Rich:
Glad to hear that you are excited to be back in the shop and trying to create what you see in your head.
I have never seen your work, but if you are, or have been, artistically blocked, bogged down in details, etc., you are a creative person trying to express his take on a decoy, which makes you an artist (whether you like being called that or not. When you get to my age and have been called a lot worse than "artist" you will actually embrace the term.)
It gets back to that old concept of "comfortable in your own skin". If you really find yourself sucked down that detail ridden road, try this: set a time limit on various parts of making and painting the decoy. There is one heck of a difference between doing the best paint job you can in 1 hour, versus 3 hours, versus 8 hours. When I made and painted decoys for money, I had several antique dealers who had me paint both new duplicated wooden decoys and stripped, primed antique decoys. At that time I charged by the hour and the dealers would hand me the decoys and say, "give me one hour paint jobs" which meant a $10 paint job. Sometimes they'd ask for a 2 or 3 hour paint job, or say, "give me the best $50 paint job you can." For the one hour paint jobs, they knew I had to have a minimum of 6 decoys, same specie and gender for the $10 apiece price to apply so I could set up an assembly line and minimize down time and mixing time per decoy.

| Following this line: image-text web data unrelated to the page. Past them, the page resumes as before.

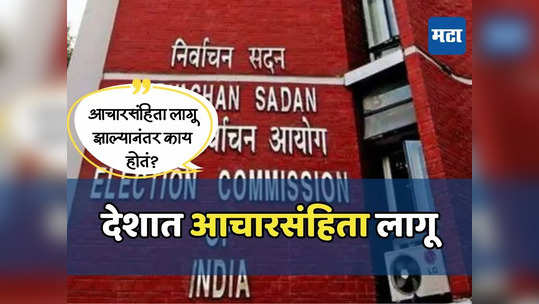 आचारसंहिता लागू झाली म्हणजे नेमकं काय होतं? कोणत्या कामांवर बंदी येते? वाचा A to Z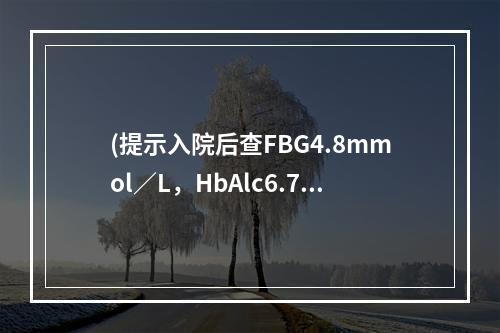 (提示入院后查FBG4.8mmol／L，HbAlc6.7%，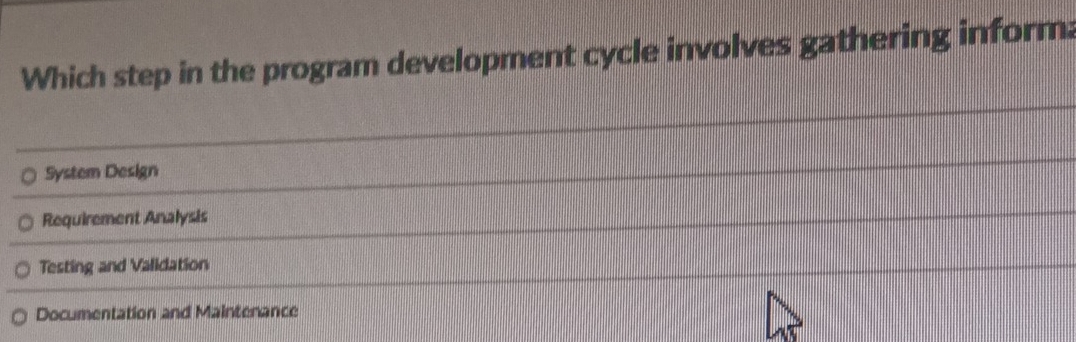 Which step in the program development cycle involves gathering inform:
System Design
Requirement Analysis
Testing and Validation
Documentation and Maintenance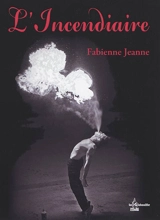 L'Incendiaire - Fabienne Jeanne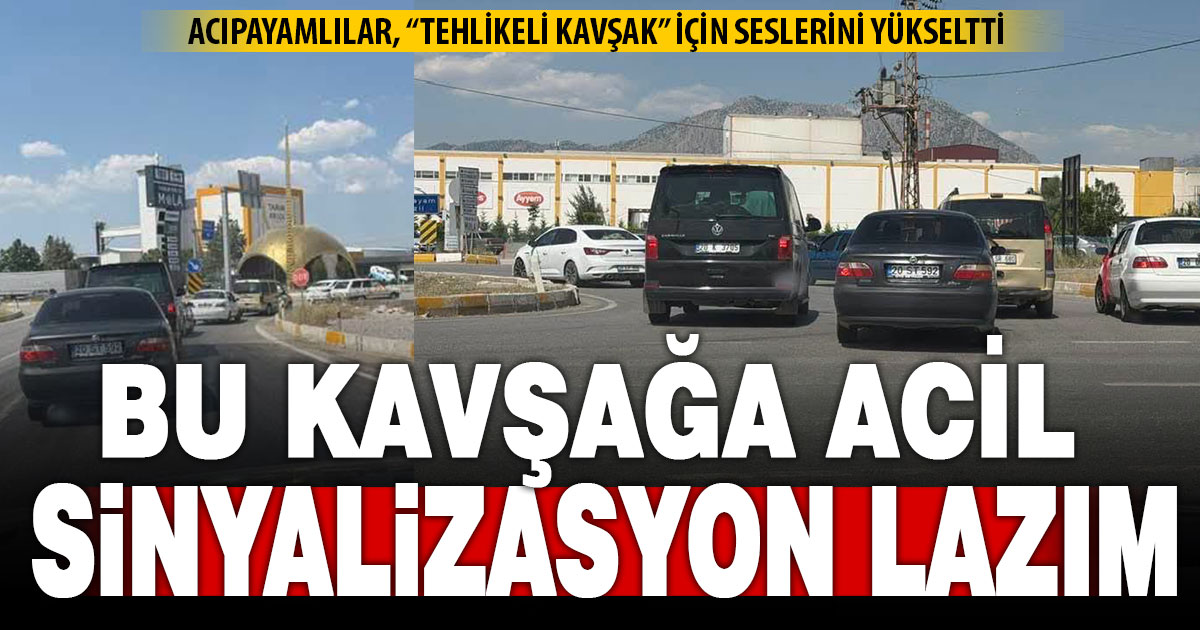 Acıpayam Aynes Kavşağına acil sinyalizasyon talebi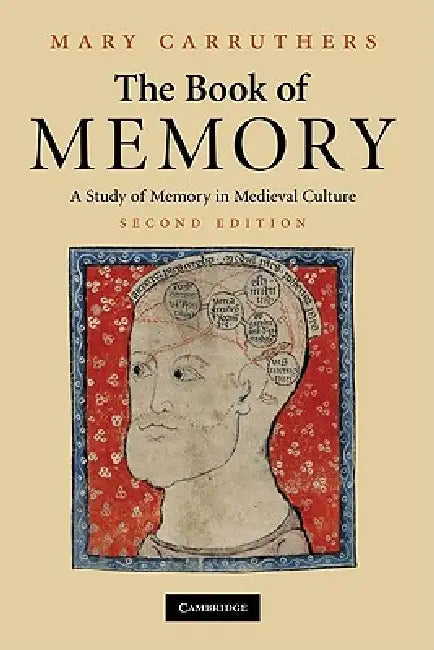 The Book of Memory by Mary Carruthers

First, you'd be amazed what you can do in an hour of painting, if you plan it out and already know how to mix your colors, AND you have multiple decoys to paint in an assembly line process. But by the same token, that time limit forces you to stylize some details, omit others, and use some old time techniques like sponging, combing, stippling, etc. It can also change your whole perspective on what a "good" paint job is. I have done some "great" one hour paint jobs, but they certainly wouldn't be considered "great" as compared to what I could have produced if I had taken even three hours per decoy. With the exception of a few decoy makers like Crowell, Wheeler, Enoch Reindahl, etc., I doubt if most of even the hallowed, big name carvers took more than an hour, total time, to paint each decoy, not if they were doing decoys to sell to hunters anyway. Think the Ward Brothers, who had a sanding belt running around their shop to save time in finishing the birds took multiple hours to paint each decoy? I kind of doubt it.
One of the best pieces of decoy carving and painting advice I ever got was from Jim Foote, who could carve and paint decoys faster than most anyone who was competing back in the 1970's and 1980's. I loved his free ranging, impressionistic, and risk taking artistic style (the exact opposite of his friend Larry Hayden who as a commercial artist, planned everything, was precise and tight). His suggestion was to carve and paint at least 6 decoys of the same specie and gender at the same time, starting with the heads. He urged me to rough out the heads, then look at them all and rank them from best to worst. Then he urged me to take the worst head, and as I added detail, to try to make it the best. Ditto for the carving of the body, ditto for the painting. By doing multiple decoys at a time, you don't get invested in one, you take more risks, and if one turns out better or worse than the others, so be it.
That advice has really made a big difference in my carving and painting, at least in my satisfaction with my carving and painting. Maybe it will work for you, maybe not............ Just some shared solutions that work for me.